Cotter: we need to put more resources towards Brexit
Speaking at the Joint Committee on Agriculture on Tuesday, Aidan Cotter, Bord Bia’s chief executive, said that Bord Bia does not have enough resources at the moment to deal with the challenges posed by the UK’s exit from the EU.
“We will have to put more resources towards it,” he said. “It would be difficult for me to say truthfully that, yes, we have sufficient resources given the challenge ahead. That would understate the challenge the industry is facing.”
The CEO added that Bord Bia is currently working through the resources and initiatives that will be needed to be taken to cope with Brexit.
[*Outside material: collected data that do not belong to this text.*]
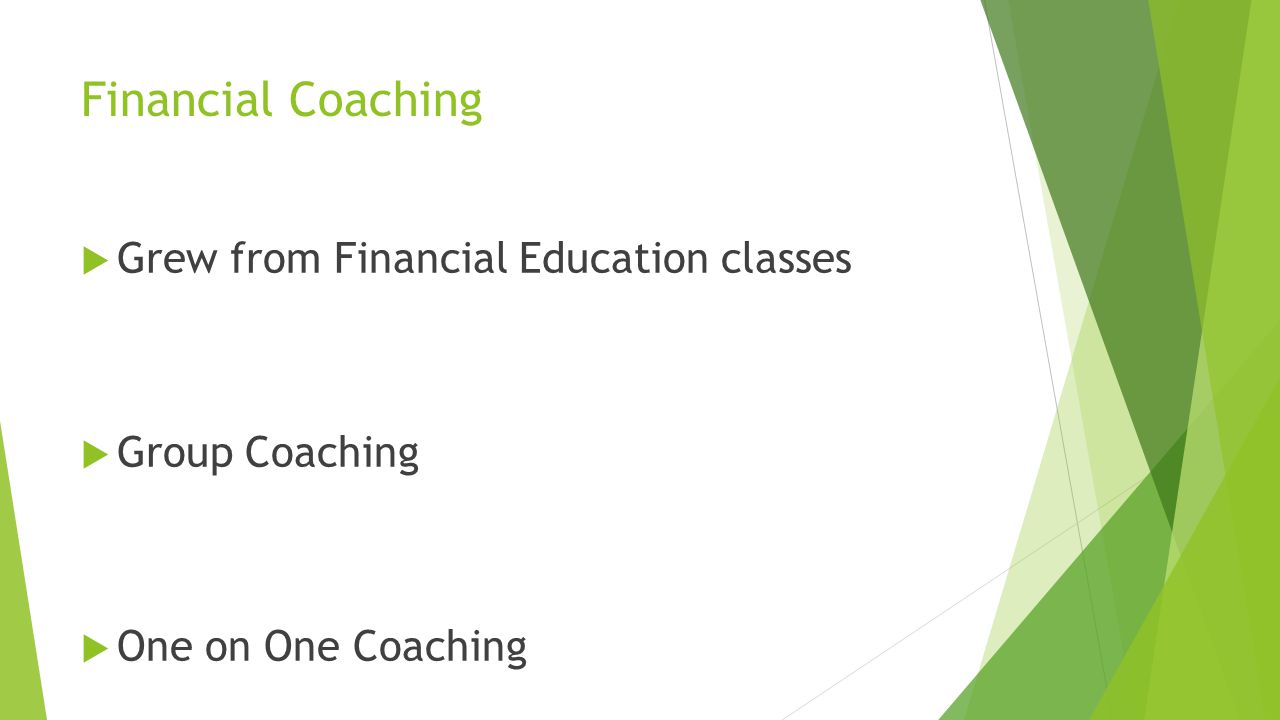 Financial Coaching

Grew from Financial Education classes

Group Coaching

One on One Coaching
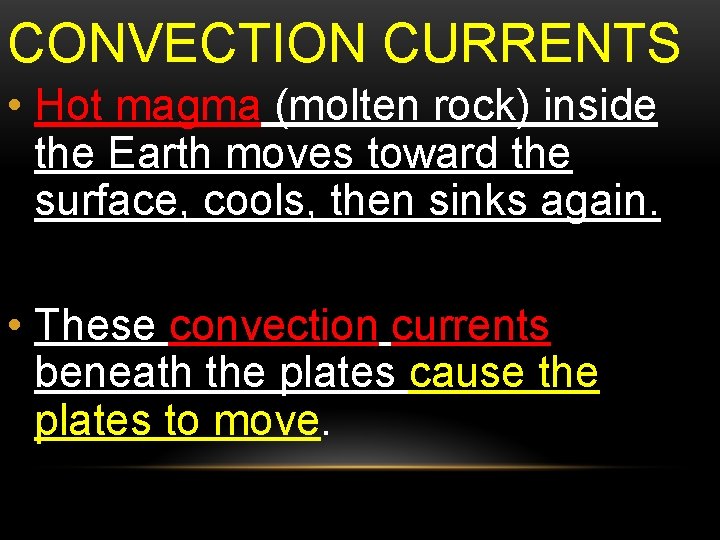 CONVECTION CURRENTS

• Hot magma (molten rock) inside the Earth moves toward the surface, cools, then sinks again.

• These convection currents beneath the plates cause the plates to move.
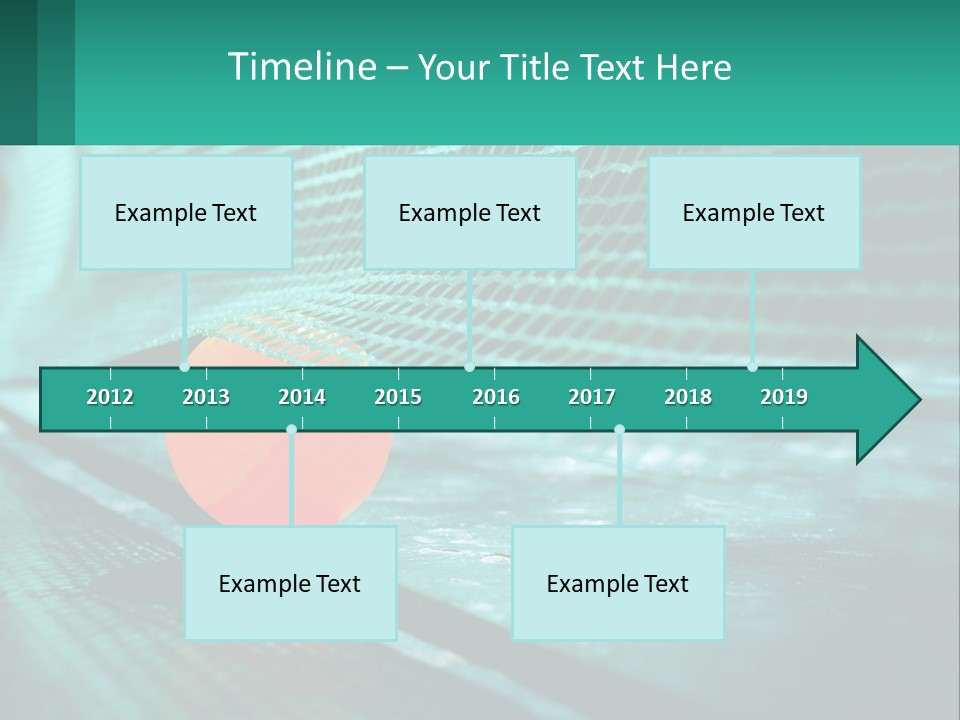 Timeline – Your Title Text Here

Example Text

Example Text

Example Text

2012 2013 2014 2015 2016 2017 2018 2019

Example Text

Example Text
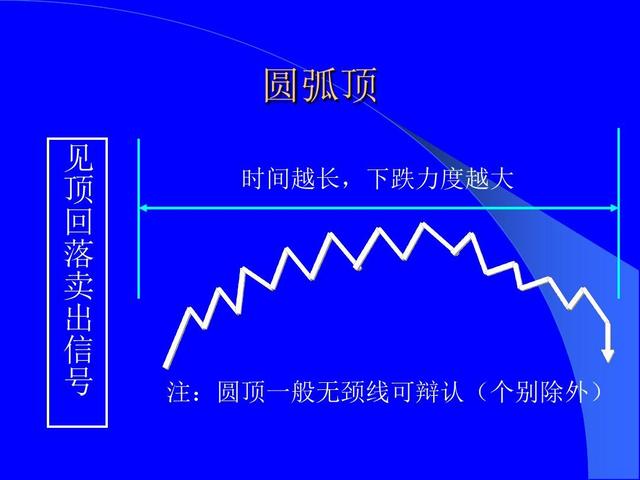 圆弧顶

见顶回落卖出信号

时间越长，下跌力度越大

注：圆顶一般无颈线可辩认（个别除外）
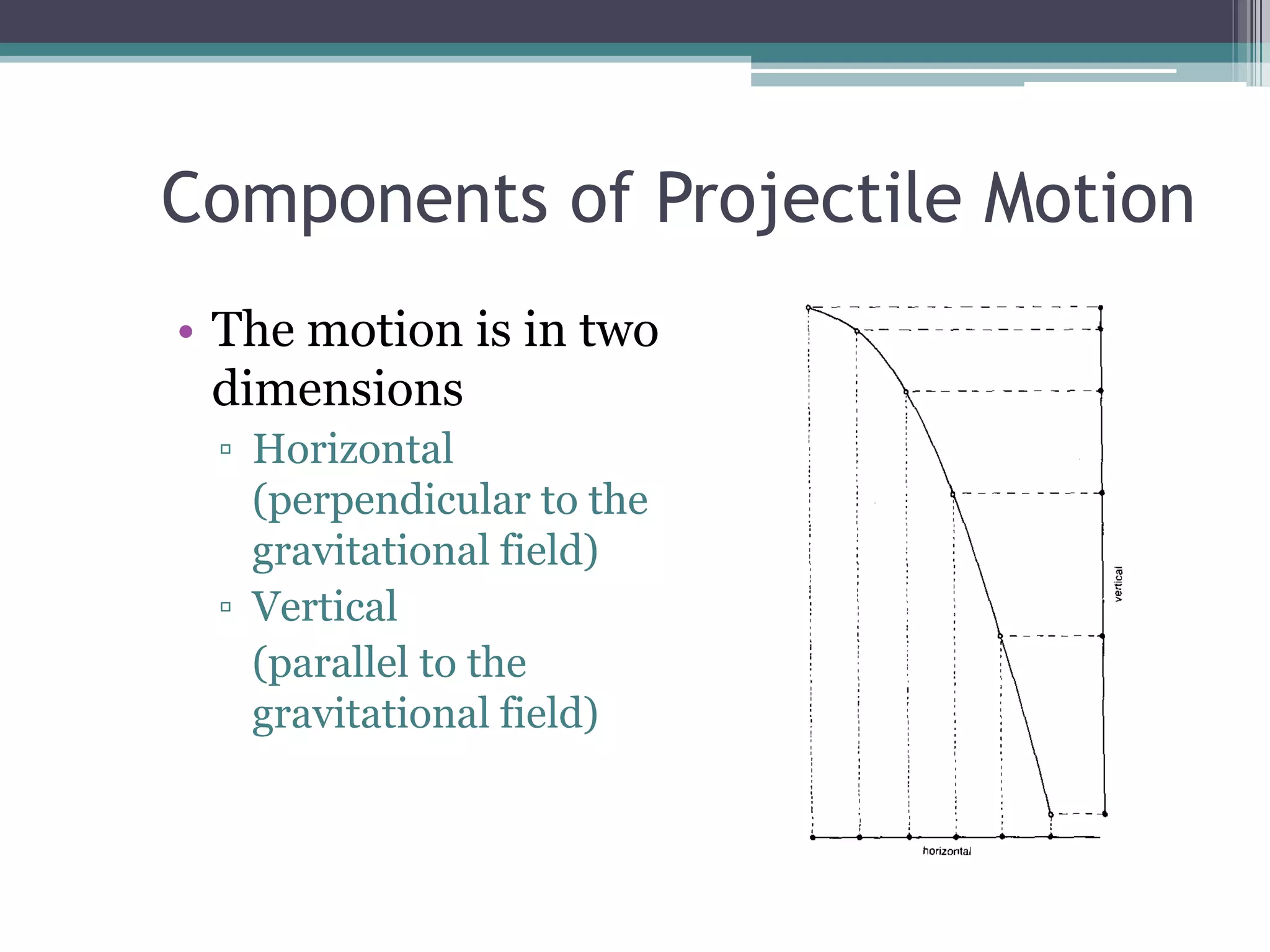 Components of Projectile Motion

• The motion is in two dimensions
  ▫ Horizontal (perpendicular to the gravitational field)
  ▫ Vertical
  (parallel to the gravitational field)

vertical

horizontal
Some of the measures taken by Bord Bia to increase resources since the Brexit vote in June include the opening of two new offices, one in Warsaw to expand support in eastern Europe, and one in Singapore to service eight emerging markets in southeast Asia. Bord Bia’s London team was also recently boosted with a new member of staff dedicated to Brexit support measures for Irish companies in the market.
Huge challenge in growing exports
Cotter added that “irrespective of Brexit”, there is “a huge challenge in growing our exports”, according to the targets set out in Food Wise 2025, the Government’s road map for the agricultural industry, which projects an increase in the value of agri-food exports by 85% to €19bn.
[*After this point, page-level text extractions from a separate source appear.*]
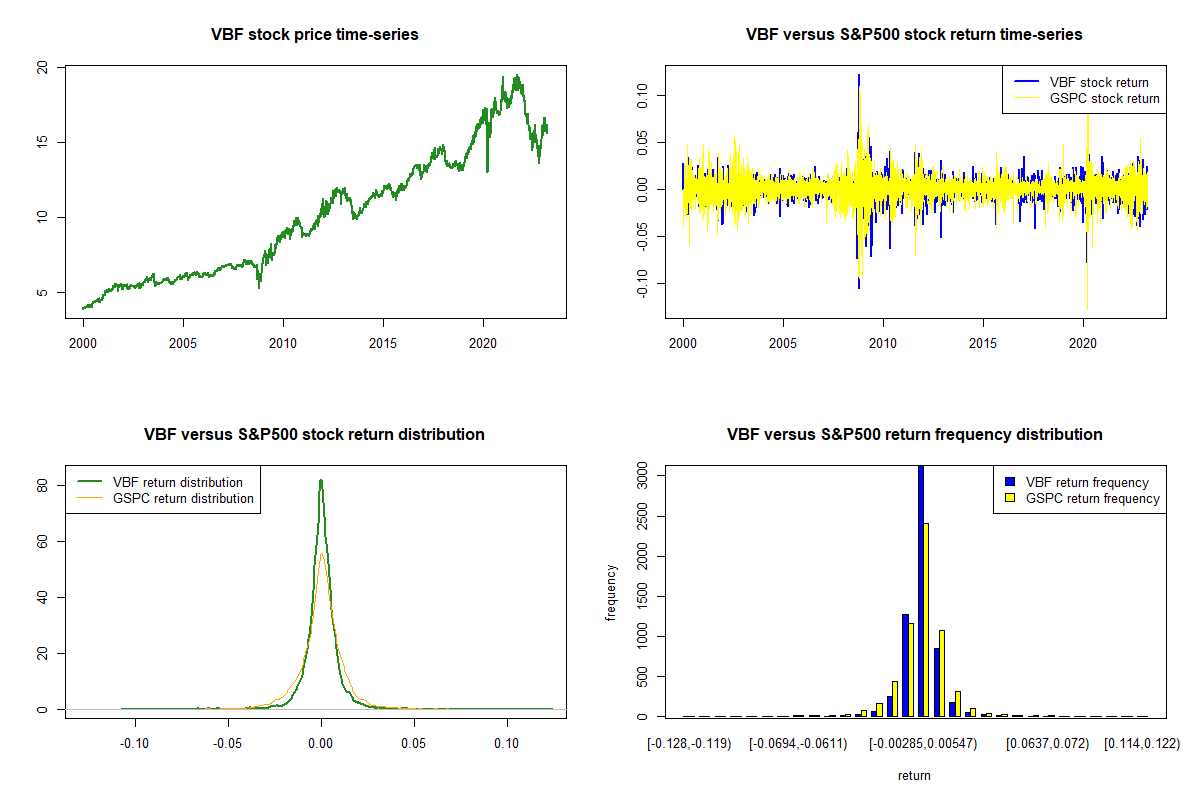 VBF stock price time-series

20
15
10
5

2000 2005 2010 2015 2020

VBF versus S&P500 stock return time-series

VBF stock return
GSPC stock return

0.10
0.05
0.00
-0.05
-0.10

2000 2005 2010 2015 2020

VBF versus S&P500 stock return distribution

VBF return distribution
GSPC return distribution

80
60
40
20
0

-0.10 -0.05 0.00 0.05 0.10

VBF versus S&P500 return frequency distribution

VBF return frequency
GSPC return frequency

frequency

3000
2500
2000
1500
1000
500
0

[-0.128,-0.119) [-0.0694,-0.0611) [-0.00285,0.00547) [0.0637,0.072) [0.114,0.122)

return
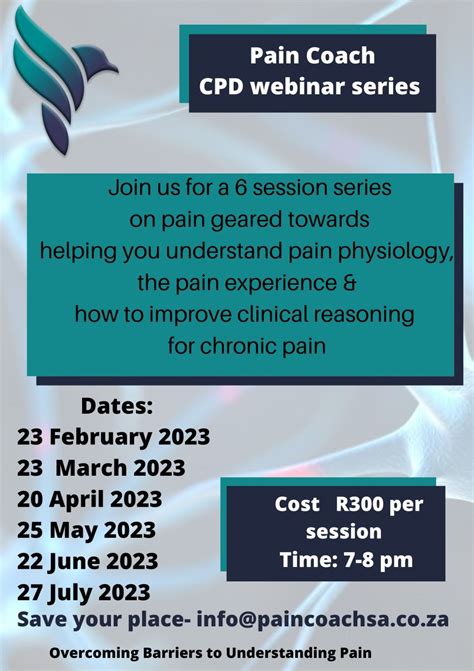 Pain Coach
CPD webinar series

Join us for a 6 session series on pain geared towards helping you understand pain physiology, the pain experience & how to improve clinical reasoning for chronic pain

Dates:
23 February 2023
23 March 2023
20 April 2023
25 May 2023
22 June 2023
27 July 2023

Cost R300 per session
Time: 7-8 pm

Save your place- info@paincoachsa.co.za

Overcoming Barriers to Understanding Pain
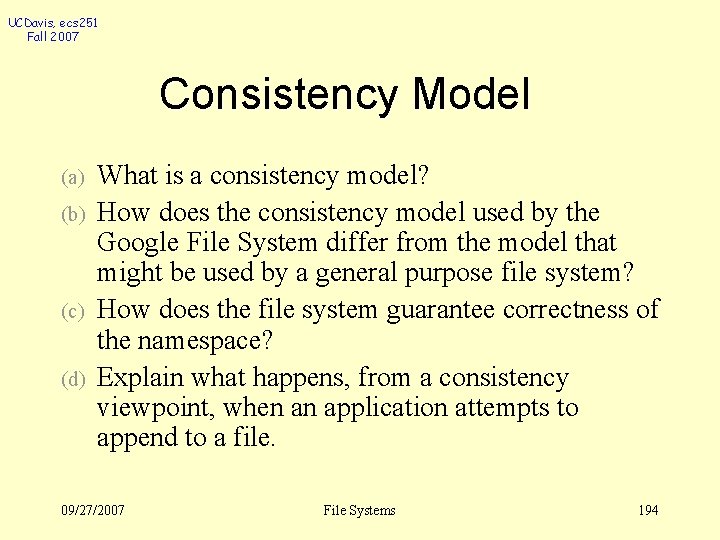 UCDavis, ecs251
Fall 2007

Consistency Model

(a) What is a consistency model?

(b) How does the consistency model used by the Google File System differ from the model that might be used by a general purpose file system?

(c) How does the file system guarantee correctness of the namespace?

(d) Explain what happens, from a consistency viewpoint, when an application attempts to append to a file.

09/27/2007
File Systems
194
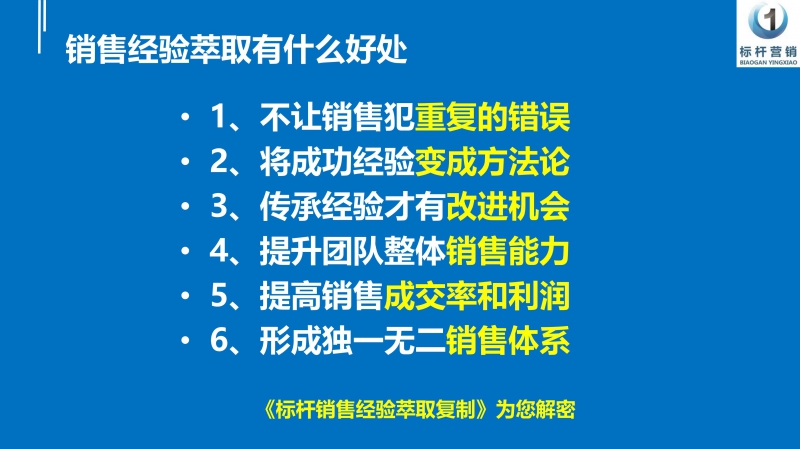 销售经验萃取有什么好处

1
标杆营销
BIAOGAN YINGXIAO

• 1、不让销售犯重复的错误
• 2、将成功经验变成方法论
• 3、传承经验才有改进机会
• 4、提升团队整体销售能力
• 5、提高销售成交率和利润
• 6、形成独一无二销售体系

《标杆销售经验萃取复制》为您解密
We’ve projected that we would have to reduce our share of exports to the UK down to 32% in a soft Brexit and 23% in hard Brexit
“Our food exports would have to grow by about 40% to 70% over the next 10 years to reach Food Wise 2025 targets,” he said. “Right now, about 41% of our food and drink exports go to the UK. We’ve projected that we would have to reduce our share of exports to the UK down to 32% in a soft Brexit and 23% in hard Brexit. So that’s a big challenge in the context of Food Wise 2025.”
Referring to currency, Cotter said that “very few people” were prepared for the volatility in currency brought about by the Brexit vote.
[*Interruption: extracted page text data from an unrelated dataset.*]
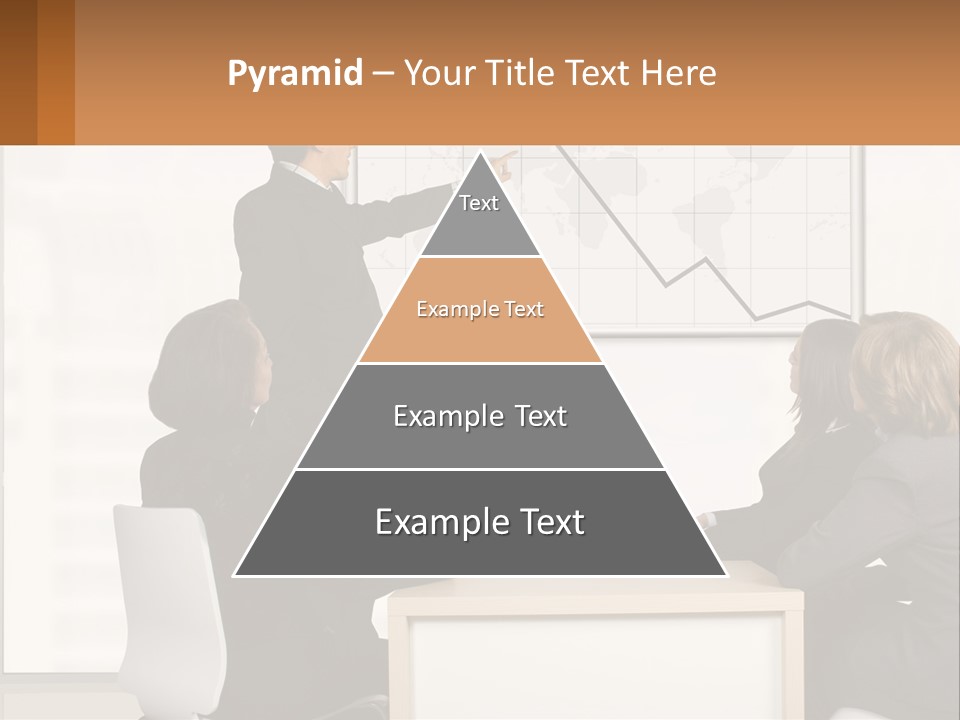 Pyramid – Your Title Text Here

Text

Example Text

Example Text

Example Text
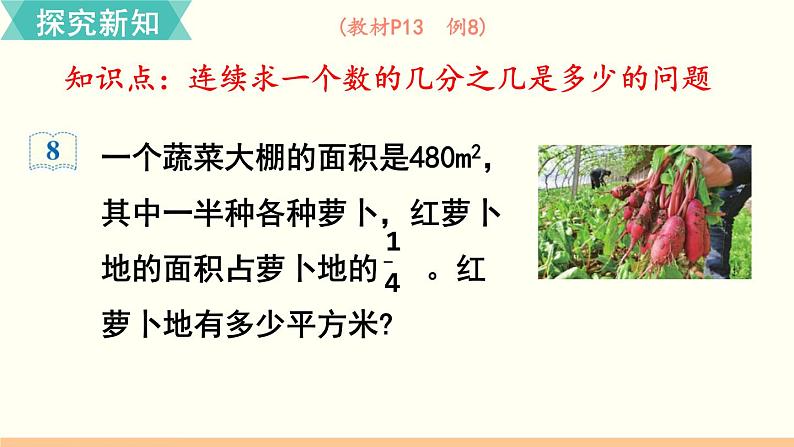 探究新知

（教材P13　例8）

知识点：连续求一个数的几分之几是多少的问题

8

一个蔬菜大棚的面积是$480m^2$，其中一半种各种萝卜，红萝卜地的面积占萝卜地的$\frac{1}{4}$。红萝卜地有多少平方米？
He added that the only thing companies could have done is “hedge forward” when the currency rate was good if they had cause to believe the UK would leave the EU.
“However, a lot of people were taken unawares by the vote and it was not clear to many companies what they could do about it. There is still uncertainty there,” Cotter continued. “The only thing we can do is learn to manage the volatility - those are the companies that will win.”
While there has been some relief over recent weeks as sterling recovered somewhat, it remains 11% weaker against the euro than prior to the result of the referendum vote in June and 15% lower than the start of 2016.